Batched Inference vs Streaming: Cost vs Latency
Batching is 5-10x cheaper. Streaming is 5-10x faster. The use cases where each wins, with concrete cost and latency numbers.
When batching wins
Asynchronous workloads. Bulk classification, bulk summarisation, periodic embedding updates. Nobody is waiting; latency tolerance is high.
5-10x cheaper than streaming. The model provider amortises GPU time across the batch.
Implementation: client.messages.batches in the Anthropic SDK or equivalent OpenAI batch endpoint. The async pattern is well-supported.
When streaming wins
Synchronous workloads. Chat, search, real-time triage. Latency is part of the product; long waits feel broken.

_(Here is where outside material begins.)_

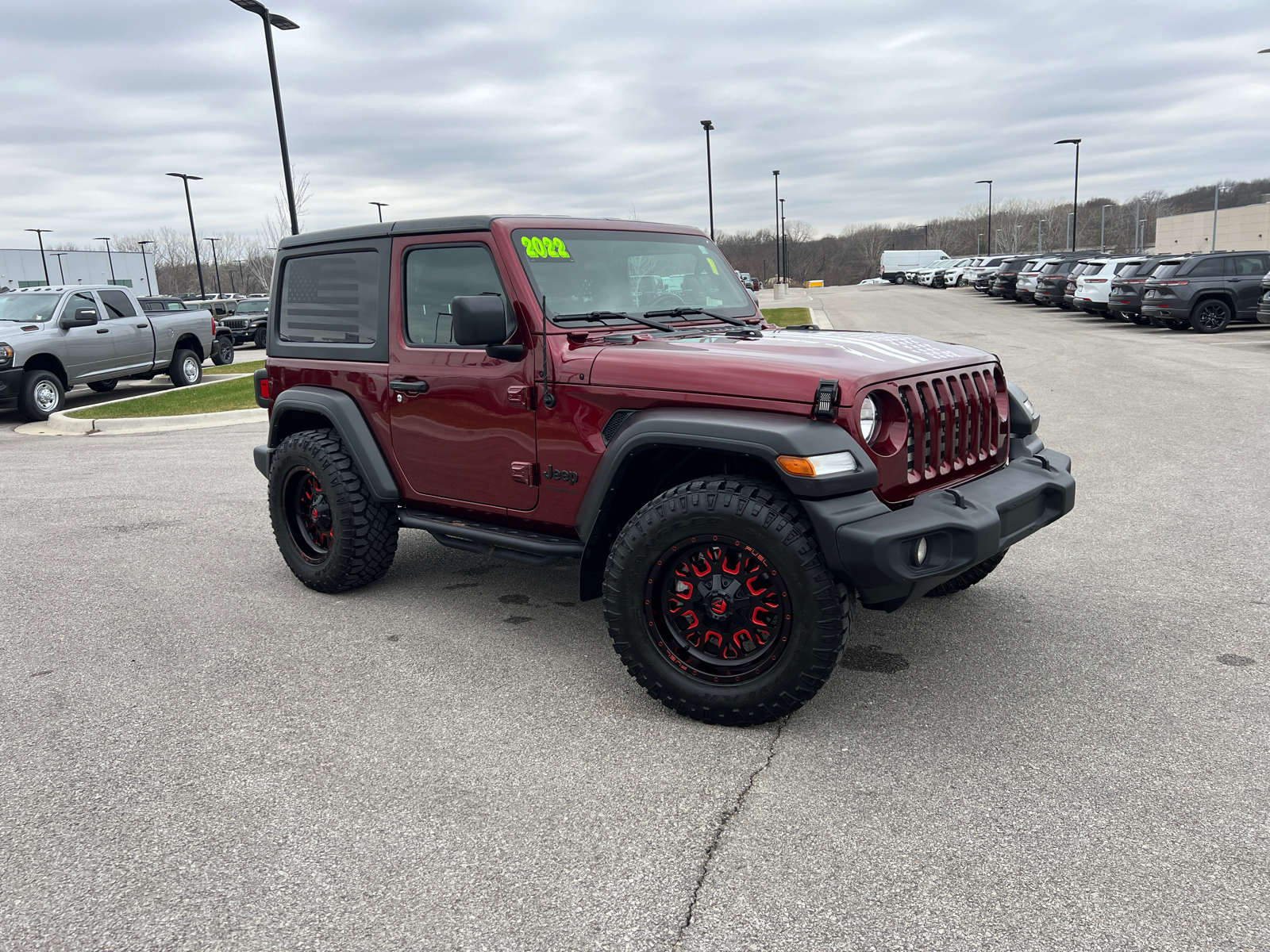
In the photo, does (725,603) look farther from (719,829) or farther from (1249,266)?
(1249,266)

Use streaming response (server-sent events). The first token arrives in milliseconds; the full response in seconds.
Implementation: standard streaming API. Most SDKs support it natively.
Cost and latency numbers
Streaming a 4k-token request to a frontier model: $0.05, p95 latency ~3 seconds.
Batching the same request: $0.025, latency from minutes to 24 hours depending on batch size.
Pick by user wait tolerance. If users wait, stream. If users do not wait, batch.
Hybrid patterns
Pre-compute via batch overnight; serve via streaming during the day. The model output is cached; users see streaming latency on warmed cache.
Cache hits at the streaming layer mean the batch absorbed the cost; the user pays the streaming latency only.
This pattern is what most production AI products eventually arrive at.